Bazaar

.cix thrashing causes us to re-download the whole index multiple times

Bug #402623 reported by John A Meinel on 2009-07-21

This bug affects 1 person

Affects		Status	Importance	Assigned to	Milestone
	Bazaar	Fix Released	Critical	John A Meinel	Bazaar 2.0.1 "Stability First"

Bug Description

being split off from bug #402114

When a .cix index gets to be larger than ~100k entries, (more than 1000 btree pages) we no longer can fit everything into the local cache. Because the access pattern is essentially 'random' this destroys our 'hit rate'.

When doing a fetch, we generally have to access the .cix 4-5 times. (read root nodes, read nodes underneath them, read root nodes for the tree shape, read nodes underneath them, etc.)
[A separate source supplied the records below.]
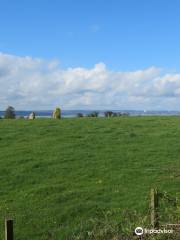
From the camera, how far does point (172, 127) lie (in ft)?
120

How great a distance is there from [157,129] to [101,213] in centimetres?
1921

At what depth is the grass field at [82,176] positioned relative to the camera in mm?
16047

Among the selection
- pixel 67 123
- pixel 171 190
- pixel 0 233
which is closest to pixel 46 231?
pixel 0 233

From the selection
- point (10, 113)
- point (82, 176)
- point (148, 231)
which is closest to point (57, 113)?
point (10, 113)

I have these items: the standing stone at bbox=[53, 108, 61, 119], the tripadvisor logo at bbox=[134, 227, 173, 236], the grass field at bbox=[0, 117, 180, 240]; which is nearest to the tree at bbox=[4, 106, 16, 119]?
the standing stone at bbox=[53, 108, 61, 119]

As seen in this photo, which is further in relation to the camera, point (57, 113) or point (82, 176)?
point (57, 113)

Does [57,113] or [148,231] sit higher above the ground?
[57,113]

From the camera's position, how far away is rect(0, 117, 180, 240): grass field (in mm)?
16047

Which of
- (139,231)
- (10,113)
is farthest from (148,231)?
(10,113)

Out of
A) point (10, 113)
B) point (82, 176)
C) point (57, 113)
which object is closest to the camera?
point (82, 176)

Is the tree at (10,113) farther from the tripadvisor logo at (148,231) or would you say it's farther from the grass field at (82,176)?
the tripadvisor logo at (148,231)

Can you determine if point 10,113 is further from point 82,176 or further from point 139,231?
point 139,231

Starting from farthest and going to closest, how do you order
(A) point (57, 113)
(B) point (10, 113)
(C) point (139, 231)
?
(B) point (10, 113) → (A) point (57, 113) → (C) point (139, 231)

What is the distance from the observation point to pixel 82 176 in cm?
2189
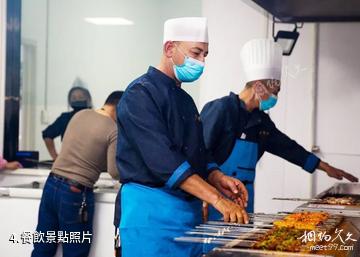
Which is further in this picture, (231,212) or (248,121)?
(248,121)

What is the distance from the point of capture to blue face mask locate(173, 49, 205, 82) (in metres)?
1.74

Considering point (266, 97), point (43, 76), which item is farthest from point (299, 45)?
point (43, 76)

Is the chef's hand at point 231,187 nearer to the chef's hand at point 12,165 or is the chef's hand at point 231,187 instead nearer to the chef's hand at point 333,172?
the chef's hand at point 333,172

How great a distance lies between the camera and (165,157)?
5.13 ft

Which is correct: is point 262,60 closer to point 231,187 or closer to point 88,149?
point 88,149

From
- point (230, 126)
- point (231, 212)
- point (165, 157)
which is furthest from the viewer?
point (230, 126)

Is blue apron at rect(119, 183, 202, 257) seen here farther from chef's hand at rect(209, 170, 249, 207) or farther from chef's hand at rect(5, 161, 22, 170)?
chef's hand at rect(5, 161, 22, 170)

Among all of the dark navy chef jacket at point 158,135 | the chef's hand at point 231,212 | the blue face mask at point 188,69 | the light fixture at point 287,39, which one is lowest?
the chef's hand at point 231,212

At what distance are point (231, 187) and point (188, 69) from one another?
358mm

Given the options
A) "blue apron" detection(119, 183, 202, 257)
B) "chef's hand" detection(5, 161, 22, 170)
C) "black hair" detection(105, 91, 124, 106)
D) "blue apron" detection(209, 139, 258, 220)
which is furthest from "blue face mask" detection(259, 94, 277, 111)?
"chef's hand" detection(5, 161, 22, 170)

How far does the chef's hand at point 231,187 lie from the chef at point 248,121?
1.62ft

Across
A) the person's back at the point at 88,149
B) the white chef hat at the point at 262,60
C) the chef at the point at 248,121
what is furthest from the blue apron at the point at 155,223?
the white chef hat at the point at 262,60

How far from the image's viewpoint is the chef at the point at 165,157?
1580 mm

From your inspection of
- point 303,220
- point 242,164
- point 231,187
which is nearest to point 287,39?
point 242,164
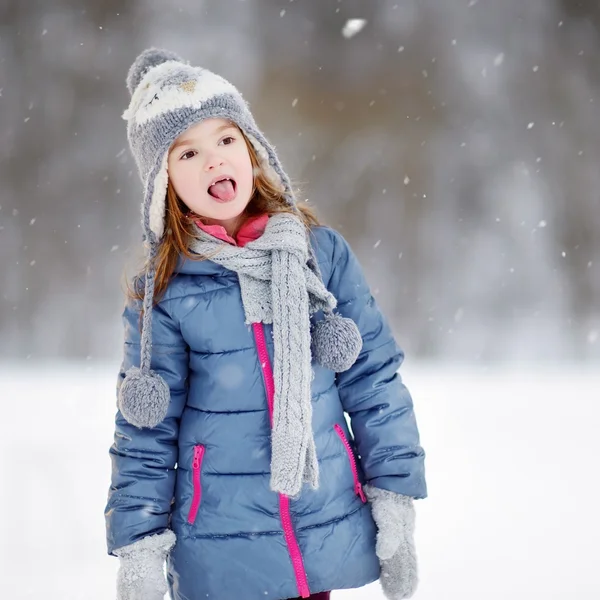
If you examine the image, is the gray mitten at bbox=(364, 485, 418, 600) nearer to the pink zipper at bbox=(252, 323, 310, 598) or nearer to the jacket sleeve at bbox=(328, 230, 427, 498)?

This means that when doing a fresh branch of a large project, we will re-read the entire .cix for the largest pack files up to 5 times. (in the case of LP, this is about 10MB+ of data that we re-read 5 times.) At 50MB of data, that is 50% of the size of an optimized pack file for the entire history (106MB).
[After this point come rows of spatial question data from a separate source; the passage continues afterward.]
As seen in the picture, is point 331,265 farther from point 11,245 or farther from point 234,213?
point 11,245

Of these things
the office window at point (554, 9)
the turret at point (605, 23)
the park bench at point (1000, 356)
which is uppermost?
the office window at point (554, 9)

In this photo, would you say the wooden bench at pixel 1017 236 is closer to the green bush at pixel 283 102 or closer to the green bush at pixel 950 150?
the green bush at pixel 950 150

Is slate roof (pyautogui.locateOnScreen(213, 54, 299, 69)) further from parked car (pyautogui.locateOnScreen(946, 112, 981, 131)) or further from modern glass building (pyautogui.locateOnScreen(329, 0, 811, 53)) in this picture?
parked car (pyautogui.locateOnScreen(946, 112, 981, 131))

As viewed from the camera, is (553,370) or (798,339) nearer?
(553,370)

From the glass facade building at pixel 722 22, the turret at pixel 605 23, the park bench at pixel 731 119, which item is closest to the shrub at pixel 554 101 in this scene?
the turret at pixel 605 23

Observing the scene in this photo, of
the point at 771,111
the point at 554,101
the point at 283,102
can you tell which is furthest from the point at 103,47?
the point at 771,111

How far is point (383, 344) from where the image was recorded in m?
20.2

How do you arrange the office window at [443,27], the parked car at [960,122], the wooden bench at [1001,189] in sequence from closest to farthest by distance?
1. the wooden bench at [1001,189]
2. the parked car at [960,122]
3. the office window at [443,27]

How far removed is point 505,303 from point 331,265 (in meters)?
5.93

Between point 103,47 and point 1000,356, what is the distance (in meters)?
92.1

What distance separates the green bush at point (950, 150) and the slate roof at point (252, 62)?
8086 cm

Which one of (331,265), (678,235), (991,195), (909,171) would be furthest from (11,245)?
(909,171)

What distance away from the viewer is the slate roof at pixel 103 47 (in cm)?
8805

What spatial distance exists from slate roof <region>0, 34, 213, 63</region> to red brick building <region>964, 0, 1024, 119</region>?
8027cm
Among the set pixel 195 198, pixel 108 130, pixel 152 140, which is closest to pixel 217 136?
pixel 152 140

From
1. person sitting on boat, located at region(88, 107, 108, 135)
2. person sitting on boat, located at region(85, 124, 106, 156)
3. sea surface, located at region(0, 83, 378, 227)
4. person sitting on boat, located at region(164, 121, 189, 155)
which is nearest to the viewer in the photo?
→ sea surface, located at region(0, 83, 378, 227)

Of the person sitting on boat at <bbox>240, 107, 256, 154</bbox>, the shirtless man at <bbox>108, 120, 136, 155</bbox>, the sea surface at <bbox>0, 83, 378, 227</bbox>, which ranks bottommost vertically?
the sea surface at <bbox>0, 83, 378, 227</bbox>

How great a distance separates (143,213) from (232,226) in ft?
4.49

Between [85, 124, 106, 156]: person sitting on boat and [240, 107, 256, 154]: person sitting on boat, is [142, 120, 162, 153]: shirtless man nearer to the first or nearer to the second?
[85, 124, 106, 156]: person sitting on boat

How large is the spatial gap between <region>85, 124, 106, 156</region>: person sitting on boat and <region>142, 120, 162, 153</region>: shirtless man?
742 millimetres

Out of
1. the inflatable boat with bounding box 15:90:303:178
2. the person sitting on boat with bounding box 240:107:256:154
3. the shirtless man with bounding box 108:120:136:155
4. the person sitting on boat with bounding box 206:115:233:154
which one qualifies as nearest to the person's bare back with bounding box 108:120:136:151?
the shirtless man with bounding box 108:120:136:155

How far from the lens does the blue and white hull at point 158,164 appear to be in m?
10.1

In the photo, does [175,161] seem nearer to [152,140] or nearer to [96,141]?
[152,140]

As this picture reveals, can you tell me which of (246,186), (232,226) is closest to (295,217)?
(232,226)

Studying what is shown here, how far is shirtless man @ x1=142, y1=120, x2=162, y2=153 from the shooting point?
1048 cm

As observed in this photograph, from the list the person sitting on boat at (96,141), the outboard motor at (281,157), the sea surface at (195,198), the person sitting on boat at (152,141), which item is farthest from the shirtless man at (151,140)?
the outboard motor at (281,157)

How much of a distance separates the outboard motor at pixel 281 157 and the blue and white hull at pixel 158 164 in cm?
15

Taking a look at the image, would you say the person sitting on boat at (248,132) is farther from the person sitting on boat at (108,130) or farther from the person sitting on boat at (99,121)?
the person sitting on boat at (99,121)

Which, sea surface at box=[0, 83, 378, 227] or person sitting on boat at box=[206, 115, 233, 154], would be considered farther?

The easiest thing to do is to just increase the buffering for .cix indexes.

Related branches

lp:~jameinel/bzr/2.0-cache-cix

Merged into lp:bzr/2.0

Vincent Ladeuil: Approve on 2009-10-09

lp:ubuntu/karmic-proposed/bzr

John A Meinel (jameinel) on 2009-07-21

Changed in bzr:
importance:	Undecided → High
status:	New → Triaged

Robert Collins (lifeless) on 2009-08-14

Changed in bzr:
importance:	High → Critical

Revision history for this message

Robert Collins (lifeless) wrote on 2009-08-14:

I'm not sure what to do about this :(.

Revision history for this message

Martin Pool (mbp) wrote on 2009-08-14: Re: [Bug 402623] Re: .cix thrashing causes us to re-download the whole index multiple times

2009/8/14 Robert Collins <email address hidden>:
> I'm not sure what to do about this :(.

Can we let the cache grow to fit at least one whole index? Thrashing
into swap is probably better than thrashing over the network.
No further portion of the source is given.